Single-Cell RNA-Seq Revealed the Immune Microenvironment Reprogramming by Dexmedetomidine Treatment in Ischemic Stroke.

Prior studies have indicated that the neuroprotective effects of dexmedetomidine (DEX) in cerebral ischemia, yet its mechanisms remain elusive. Using multi-omics approaches (RNA-seq, metabolomics, and single-cell RNA-seq), we discovered that DEX pretreatment significantly reduced cerebral infarct volume and improved neurological function in middle cerebral artery occlusion (MCAO) mice compared to PBS controls. Single-cell analysis revealed that DEX preserved microglial phagocytic function via metabolic regulation, leading to reduced microglial apoptosis and attenuated immune dysregulation-including decreased chemotactic neutrophils, B cells, and antigen-presenting fibroblasts.

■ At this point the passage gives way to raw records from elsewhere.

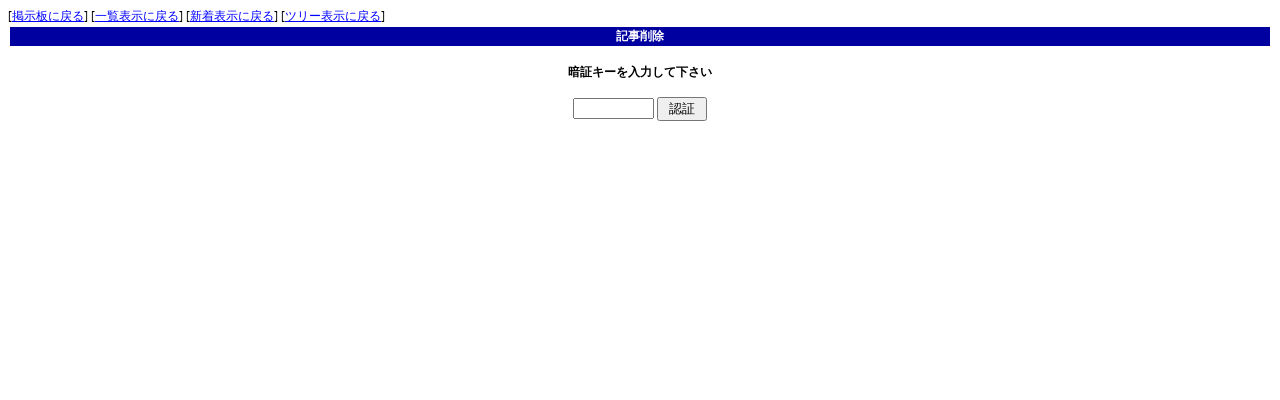

--- FILE ---
content_type: text/html
request_url: https://3pcp.org/cgi/bbs2/yyregi.cgi?mode=ninsho_del&no=6674&mode2=std&page=&bl=
body_size: 1474
content:
<!DOCTYPE HTML PUBLIC "-//W3C//DTD HTML 4.01 Transitional//EN">
<html lang="ja">
<head>
<META HTTP-EQUIV="Content-type" CONTENT="text/html; charset=Shift_JIS">
<META HTTP-EQUIV="Content-Style-Type" content="text/css">
<STYLE type="text/css">
<!--
A:hover { color:red; background-color:#ccff66; }
A:active { color:; background-color:#ffff66; }body, 
th, td { font-size:75%;}
.n { font-family:Verdana,Helvetica,Arial; }
.b {
	background-color:#F7FAFD;
	color:#000000;
	font-family:Verdana,Helvetica,Arial;
	}
.f {
	background-color:#F7FAFD;
	color:#000000;
	}
-->
</STYLE>
<title>３Ｐ クラブ プレジャー 女性感想掲示板</title>
</head>
<body bgcolor="#FFFFFF" text="#000000" link="#0000FF" vlink="#800080" alink="#FF0000">
[<a href="./yybbs.cgi?mode=std">掲示板に戻る</a>]&nbsp;[<a href="./yybbs.cgi?mode=preview">一覧表示に戻る</a>]&nbsp;[<a href="./yybbs.cgi?mode=sortnew">新着表示に戻る</a>]&nbsp;[<a href="./yybbs.cgi?mode=tree">ツリー表示に戻る</a>]
<table width='100%'><tr><th bgcolor="#0000A0">
<font color="#FFFFFF">記事削除</font>
</th></tr></table>
<P><div align="center"><h4>暗証キーを入力して下さい</h4>
<form action="./yyregi.cgi" method="POST">
<input type="hidden" name="mode" value="dele">
<input type="hidden" name="no" value="6674">
<input type="hidden" name="mode2" value="std">
<input type="hidden" name="page" value="">
<input type="password" name="pwd" size="8" maxlength="8">
<input type="submit" value=" 認証 "></form>
</div>
</body>
</html>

These cellular changes were corroborated by transcriptomic and metabolic profiles showing suppressed apoptosis and inflammation. Mechanistically, we identified HK2 (hexokinase 2) as a key regulator of microglial homeostasis, with its expression correlating with microglial migration, proliferation, and inflammation, findings validated in oxygen-glucose deprivation models. Collectively, our results demonstrate that DEX protects against cerebral ischemia-reperfusion injury by maintaining immune microenvironment homeostasis through microglial metabolic reprogramming mediated by HK2. This multi-omics study provides mechanistic insights supporting DEX's translational potential in ischemic stroke therapy.